Jing Shu released the horned frogs from the basket onto the floor. The two from the Cube Space, vibrant and alert, immediately grew lively, their tongues flashing out to snatch tiny gnats from the air, while the three raised in the villa's pond remained sluggish, sitting passively.
"Mom, why are there so many carrion scavenger aggregations here?" Jing Shu asked, pointing her toe at several dark, shimmering piles of nearly pupated carrion scavenger clusters in the shadowed corner near a drain. In just a couple of days, these would hatch into tens of thousands of flying adults.
"They bully the weak and avoid the strong. They don't dare go where heavy pesticides are used next door. The bugs are all getting pushed over here," Su Lanzhi replied, her mouth a tight line.
Just then, brisk, confident footsteps approached from the hallway, accompanied by the click of dress shoes on concrete. A man in a neat, if slightly outdated, suit appeared in the doorway, followed by a junior researcher with a clipboard.

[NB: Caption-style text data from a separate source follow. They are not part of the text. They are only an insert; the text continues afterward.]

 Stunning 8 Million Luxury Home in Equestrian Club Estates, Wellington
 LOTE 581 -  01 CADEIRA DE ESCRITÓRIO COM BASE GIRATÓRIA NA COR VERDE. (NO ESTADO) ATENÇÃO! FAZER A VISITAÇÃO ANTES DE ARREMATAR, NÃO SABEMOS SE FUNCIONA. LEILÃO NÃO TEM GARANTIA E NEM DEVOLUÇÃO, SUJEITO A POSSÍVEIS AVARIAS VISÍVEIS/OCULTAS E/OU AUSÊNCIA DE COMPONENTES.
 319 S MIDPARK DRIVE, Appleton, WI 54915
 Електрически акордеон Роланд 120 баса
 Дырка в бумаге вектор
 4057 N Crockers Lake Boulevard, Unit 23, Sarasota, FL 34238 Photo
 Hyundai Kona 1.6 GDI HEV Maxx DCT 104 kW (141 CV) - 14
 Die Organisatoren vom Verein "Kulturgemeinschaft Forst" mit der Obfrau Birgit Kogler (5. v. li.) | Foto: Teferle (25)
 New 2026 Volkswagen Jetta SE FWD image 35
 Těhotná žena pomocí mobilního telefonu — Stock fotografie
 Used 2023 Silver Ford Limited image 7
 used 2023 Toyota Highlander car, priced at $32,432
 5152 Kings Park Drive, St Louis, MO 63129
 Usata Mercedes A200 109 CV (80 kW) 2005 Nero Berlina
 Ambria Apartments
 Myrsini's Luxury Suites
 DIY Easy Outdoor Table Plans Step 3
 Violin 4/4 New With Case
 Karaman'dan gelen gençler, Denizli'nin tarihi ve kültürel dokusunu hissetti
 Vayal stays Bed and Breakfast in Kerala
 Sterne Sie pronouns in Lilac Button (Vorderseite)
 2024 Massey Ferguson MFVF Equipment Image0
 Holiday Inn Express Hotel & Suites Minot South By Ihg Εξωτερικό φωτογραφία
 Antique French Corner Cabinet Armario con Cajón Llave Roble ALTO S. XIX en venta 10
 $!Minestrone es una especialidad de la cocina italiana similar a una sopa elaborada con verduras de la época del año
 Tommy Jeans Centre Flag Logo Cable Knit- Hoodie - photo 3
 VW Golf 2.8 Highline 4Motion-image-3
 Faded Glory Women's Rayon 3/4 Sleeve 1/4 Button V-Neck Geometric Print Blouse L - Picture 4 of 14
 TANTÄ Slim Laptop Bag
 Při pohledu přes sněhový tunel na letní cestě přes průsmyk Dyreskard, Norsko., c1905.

"Director Su," the man said, his voice smooth, ignoring Jing Shu completely. "The experimental crops on the standard pesticide side are probably all being eaten by bugs now, a real setback. But look at how exceptionally well your crops are growing here without them. Based on the contrasting results from different pesticide application tests, our team has developed several new, highly effective organic solutions. We'd like to incorporate your plots into the next phase of trials." He smiled, but it didn't reach his eyes.